Tarea a resolver: Copia sin ningún cambio las líneas que van desde el comienzo hasta la línea que contiene "than 80? greater", incluidas la primera y esta última.

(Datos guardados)
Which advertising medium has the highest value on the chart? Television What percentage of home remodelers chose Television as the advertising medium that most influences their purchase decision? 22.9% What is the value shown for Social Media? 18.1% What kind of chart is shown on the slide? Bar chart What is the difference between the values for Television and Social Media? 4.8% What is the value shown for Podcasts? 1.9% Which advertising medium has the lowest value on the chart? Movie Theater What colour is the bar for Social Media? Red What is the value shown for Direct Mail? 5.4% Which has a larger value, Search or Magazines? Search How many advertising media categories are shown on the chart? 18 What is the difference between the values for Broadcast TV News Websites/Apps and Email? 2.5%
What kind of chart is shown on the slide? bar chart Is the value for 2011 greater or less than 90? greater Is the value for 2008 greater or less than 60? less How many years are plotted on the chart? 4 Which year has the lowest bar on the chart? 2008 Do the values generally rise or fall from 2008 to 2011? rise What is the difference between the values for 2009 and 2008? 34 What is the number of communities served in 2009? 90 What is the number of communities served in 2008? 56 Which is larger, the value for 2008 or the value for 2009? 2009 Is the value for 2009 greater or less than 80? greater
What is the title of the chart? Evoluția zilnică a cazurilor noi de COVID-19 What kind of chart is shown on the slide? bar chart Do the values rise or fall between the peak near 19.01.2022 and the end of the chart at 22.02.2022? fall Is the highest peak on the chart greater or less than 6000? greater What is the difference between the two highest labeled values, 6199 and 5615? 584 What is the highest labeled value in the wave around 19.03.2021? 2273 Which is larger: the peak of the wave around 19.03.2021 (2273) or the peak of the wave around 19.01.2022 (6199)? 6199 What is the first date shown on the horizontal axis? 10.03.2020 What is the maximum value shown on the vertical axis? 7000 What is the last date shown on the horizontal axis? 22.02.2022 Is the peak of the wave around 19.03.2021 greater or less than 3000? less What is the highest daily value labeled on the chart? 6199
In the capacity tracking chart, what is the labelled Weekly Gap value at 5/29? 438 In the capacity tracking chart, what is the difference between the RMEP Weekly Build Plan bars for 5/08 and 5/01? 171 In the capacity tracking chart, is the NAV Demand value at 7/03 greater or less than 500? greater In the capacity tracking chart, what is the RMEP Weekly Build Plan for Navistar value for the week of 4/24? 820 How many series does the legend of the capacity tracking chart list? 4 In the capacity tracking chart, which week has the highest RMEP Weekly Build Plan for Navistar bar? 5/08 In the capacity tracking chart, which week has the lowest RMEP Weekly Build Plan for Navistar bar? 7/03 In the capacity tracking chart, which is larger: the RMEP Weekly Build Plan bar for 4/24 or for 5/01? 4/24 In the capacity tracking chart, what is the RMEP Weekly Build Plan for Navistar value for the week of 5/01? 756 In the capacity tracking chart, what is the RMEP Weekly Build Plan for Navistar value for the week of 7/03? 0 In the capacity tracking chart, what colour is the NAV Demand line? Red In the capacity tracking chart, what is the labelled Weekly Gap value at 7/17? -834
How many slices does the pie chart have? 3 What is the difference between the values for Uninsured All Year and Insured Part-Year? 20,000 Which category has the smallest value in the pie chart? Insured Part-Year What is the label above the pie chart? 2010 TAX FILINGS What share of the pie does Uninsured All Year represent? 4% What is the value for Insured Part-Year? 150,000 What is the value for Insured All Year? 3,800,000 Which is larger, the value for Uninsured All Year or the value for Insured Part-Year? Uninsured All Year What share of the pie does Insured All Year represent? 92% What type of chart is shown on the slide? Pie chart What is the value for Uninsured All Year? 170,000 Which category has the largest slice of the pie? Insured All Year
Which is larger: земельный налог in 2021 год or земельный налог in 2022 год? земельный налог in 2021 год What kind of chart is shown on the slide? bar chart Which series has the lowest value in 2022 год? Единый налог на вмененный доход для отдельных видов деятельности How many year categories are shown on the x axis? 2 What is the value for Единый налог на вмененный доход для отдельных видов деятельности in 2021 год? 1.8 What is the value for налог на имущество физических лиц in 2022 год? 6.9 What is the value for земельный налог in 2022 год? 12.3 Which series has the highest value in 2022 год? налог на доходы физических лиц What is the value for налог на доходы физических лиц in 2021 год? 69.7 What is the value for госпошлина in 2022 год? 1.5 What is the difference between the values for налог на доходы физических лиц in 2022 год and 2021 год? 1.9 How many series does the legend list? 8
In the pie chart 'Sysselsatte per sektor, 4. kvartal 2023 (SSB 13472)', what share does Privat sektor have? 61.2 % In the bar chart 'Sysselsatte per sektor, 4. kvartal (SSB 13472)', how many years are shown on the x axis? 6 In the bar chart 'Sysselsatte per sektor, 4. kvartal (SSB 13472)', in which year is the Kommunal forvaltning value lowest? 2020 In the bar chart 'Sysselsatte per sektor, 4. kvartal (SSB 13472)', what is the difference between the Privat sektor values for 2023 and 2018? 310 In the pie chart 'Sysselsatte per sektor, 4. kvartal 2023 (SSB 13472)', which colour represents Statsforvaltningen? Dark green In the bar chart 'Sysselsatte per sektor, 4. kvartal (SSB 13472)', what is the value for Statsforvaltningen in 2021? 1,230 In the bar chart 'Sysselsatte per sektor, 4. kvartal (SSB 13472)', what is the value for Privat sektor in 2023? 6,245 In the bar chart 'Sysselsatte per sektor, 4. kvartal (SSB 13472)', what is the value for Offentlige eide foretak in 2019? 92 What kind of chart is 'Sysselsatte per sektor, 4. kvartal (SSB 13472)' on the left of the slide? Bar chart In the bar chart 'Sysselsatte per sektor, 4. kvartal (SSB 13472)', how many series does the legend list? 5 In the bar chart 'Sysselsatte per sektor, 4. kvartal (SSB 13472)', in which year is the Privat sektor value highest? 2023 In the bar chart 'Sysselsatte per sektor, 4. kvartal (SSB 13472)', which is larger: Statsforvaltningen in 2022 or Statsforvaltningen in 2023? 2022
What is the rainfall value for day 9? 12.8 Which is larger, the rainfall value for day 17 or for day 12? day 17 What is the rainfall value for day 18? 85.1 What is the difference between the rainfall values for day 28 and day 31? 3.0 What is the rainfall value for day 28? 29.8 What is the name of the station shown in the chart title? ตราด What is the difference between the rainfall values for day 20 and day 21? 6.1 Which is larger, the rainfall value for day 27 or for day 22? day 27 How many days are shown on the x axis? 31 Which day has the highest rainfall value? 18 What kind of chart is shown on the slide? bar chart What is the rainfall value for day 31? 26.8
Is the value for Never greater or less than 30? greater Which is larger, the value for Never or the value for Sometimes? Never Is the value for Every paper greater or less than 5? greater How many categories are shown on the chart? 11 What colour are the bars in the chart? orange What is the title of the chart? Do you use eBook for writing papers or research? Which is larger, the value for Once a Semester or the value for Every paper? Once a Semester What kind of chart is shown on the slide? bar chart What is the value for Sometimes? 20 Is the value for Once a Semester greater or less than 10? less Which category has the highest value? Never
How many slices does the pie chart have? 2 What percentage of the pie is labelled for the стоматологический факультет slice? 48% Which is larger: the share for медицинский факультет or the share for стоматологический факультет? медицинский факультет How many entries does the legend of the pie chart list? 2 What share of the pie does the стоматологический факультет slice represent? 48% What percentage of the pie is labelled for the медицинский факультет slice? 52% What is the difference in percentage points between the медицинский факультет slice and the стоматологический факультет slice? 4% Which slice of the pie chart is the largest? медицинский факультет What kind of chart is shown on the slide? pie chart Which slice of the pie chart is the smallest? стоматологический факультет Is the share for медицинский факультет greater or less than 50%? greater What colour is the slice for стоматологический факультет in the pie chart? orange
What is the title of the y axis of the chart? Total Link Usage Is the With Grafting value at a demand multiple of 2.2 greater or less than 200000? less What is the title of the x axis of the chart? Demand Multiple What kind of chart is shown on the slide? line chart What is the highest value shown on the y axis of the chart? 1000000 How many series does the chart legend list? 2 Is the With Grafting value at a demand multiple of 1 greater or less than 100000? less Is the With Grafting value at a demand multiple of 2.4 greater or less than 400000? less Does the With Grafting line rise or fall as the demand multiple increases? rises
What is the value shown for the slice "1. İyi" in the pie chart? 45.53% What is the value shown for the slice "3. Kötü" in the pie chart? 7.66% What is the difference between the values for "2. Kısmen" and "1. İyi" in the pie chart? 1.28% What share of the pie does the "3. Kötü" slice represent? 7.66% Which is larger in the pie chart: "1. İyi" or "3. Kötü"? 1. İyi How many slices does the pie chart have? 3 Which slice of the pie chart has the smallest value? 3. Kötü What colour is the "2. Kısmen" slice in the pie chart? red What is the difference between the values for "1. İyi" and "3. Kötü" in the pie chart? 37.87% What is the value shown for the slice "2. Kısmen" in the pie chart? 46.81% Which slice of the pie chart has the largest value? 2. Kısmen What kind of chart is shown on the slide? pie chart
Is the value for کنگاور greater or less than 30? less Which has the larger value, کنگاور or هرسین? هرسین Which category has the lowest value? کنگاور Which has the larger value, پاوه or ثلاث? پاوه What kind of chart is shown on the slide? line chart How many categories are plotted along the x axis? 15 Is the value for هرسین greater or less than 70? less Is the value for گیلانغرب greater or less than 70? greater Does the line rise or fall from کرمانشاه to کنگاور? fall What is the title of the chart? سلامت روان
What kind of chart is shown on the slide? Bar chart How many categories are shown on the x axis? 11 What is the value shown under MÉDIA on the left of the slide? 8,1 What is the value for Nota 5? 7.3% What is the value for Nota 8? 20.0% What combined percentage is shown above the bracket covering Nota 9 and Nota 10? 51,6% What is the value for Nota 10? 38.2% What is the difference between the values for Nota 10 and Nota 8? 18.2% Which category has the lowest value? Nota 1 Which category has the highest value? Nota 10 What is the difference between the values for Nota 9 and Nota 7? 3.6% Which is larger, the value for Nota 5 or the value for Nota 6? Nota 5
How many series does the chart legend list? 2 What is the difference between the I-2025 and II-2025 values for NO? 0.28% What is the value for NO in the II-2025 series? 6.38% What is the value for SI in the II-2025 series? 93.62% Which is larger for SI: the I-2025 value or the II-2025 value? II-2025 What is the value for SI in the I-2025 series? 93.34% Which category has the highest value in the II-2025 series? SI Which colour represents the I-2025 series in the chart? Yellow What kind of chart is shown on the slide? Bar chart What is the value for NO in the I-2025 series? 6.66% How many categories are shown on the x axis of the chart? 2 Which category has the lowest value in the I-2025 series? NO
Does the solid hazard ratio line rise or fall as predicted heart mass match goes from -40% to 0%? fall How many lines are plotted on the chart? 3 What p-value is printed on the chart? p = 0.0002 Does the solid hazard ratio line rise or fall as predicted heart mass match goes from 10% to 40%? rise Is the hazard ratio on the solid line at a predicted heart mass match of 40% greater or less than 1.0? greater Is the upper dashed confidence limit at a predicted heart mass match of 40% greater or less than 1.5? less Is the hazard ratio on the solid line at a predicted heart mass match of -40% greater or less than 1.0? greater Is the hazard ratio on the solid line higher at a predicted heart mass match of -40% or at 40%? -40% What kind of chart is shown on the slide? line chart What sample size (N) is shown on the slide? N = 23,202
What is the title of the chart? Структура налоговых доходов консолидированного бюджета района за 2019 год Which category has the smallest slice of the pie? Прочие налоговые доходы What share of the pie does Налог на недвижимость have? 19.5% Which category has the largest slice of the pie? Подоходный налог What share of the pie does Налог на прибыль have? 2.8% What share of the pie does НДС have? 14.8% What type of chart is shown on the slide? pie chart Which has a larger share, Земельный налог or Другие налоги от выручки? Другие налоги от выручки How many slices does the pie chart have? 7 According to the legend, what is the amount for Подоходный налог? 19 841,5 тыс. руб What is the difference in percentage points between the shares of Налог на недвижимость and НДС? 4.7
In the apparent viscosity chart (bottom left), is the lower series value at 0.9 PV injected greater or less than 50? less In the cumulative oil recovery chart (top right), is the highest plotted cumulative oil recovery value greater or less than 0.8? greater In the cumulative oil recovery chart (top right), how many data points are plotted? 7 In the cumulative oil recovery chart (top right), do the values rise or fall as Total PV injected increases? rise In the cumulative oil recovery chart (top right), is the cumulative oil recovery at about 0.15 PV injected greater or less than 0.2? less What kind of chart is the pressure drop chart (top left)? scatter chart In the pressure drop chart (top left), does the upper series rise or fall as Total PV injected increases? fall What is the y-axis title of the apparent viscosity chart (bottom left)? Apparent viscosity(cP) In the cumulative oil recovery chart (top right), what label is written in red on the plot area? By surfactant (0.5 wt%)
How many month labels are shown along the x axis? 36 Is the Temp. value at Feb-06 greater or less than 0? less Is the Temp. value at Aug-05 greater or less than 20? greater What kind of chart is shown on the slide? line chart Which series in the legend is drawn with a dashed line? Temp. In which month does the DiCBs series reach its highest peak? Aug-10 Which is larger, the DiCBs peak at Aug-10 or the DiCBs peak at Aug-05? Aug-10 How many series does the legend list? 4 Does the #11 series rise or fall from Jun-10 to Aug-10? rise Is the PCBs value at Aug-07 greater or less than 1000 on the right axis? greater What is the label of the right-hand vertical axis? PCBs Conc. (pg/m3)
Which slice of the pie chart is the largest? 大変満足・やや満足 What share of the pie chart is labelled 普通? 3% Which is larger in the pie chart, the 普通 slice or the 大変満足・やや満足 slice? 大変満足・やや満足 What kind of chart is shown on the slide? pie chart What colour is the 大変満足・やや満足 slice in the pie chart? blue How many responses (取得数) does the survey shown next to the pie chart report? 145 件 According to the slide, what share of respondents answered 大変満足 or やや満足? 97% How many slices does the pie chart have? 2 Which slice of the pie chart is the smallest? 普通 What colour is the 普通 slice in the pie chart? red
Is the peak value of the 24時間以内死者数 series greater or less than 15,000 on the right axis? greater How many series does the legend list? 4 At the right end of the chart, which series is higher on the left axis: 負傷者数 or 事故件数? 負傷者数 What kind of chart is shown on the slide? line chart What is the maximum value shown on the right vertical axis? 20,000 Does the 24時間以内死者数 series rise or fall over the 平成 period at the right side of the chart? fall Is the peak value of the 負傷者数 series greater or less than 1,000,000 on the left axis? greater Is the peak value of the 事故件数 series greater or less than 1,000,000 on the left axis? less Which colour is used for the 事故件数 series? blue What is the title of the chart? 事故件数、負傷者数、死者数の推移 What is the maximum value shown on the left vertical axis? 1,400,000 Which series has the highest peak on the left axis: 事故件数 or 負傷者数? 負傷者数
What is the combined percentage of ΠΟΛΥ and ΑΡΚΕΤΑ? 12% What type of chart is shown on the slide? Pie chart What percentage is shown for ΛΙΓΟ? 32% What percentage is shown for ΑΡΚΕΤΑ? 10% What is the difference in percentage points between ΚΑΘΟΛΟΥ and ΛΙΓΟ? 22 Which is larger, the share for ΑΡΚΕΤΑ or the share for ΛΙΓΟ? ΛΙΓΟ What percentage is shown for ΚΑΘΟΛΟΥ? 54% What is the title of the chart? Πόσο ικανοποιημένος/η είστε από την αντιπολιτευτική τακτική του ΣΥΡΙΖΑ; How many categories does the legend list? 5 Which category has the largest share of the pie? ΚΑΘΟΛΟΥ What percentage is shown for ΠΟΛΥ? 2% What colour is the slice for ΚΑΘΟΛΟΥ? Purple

Tu respuesta:
Which advertising medium has the highest value on the chart? Television What percentage of home remodelers chose Television as the advertising medium that most influences their purchase decision? 22.9% What is the value shown for Social Media? 18.1% What kind of chart is shown on the slide? Bar chart What is the difference between the values for Television and Social Media? 4.8% What is the value shown for Podcasts? 1.9% Which advertising medium has the lowest value on the chart? Movie Theater What colour is the bar for Social Media? Red What is the value shown for Direct Mail? 5.4% Which has a larger value, Search or Magazines? Search How many advertising media categories are shown on the chart? 18 What is the difference between the values for Broadcast TV News Websites/Apps and Email? 2.5%
What kind of chart is shown on the slide? bar chart Is the value for 2011 greater or less than 90? greater Is the value for 2008 greater or less than 60? less How many years are plotted on the chart? 4 Which year has the lowest bar on the chart? 2008 Do the values generally rise or fall from 2008 to 2011? rise What is the difference between the values for 2009 and 2008? 34 What is the number of communities served in 2009? 90 What is the number of communities served in 2008? 56 Which is larger, the value for 2008 or the value for 2009? 2009 Is the value for 2009 greater or less than 80? greater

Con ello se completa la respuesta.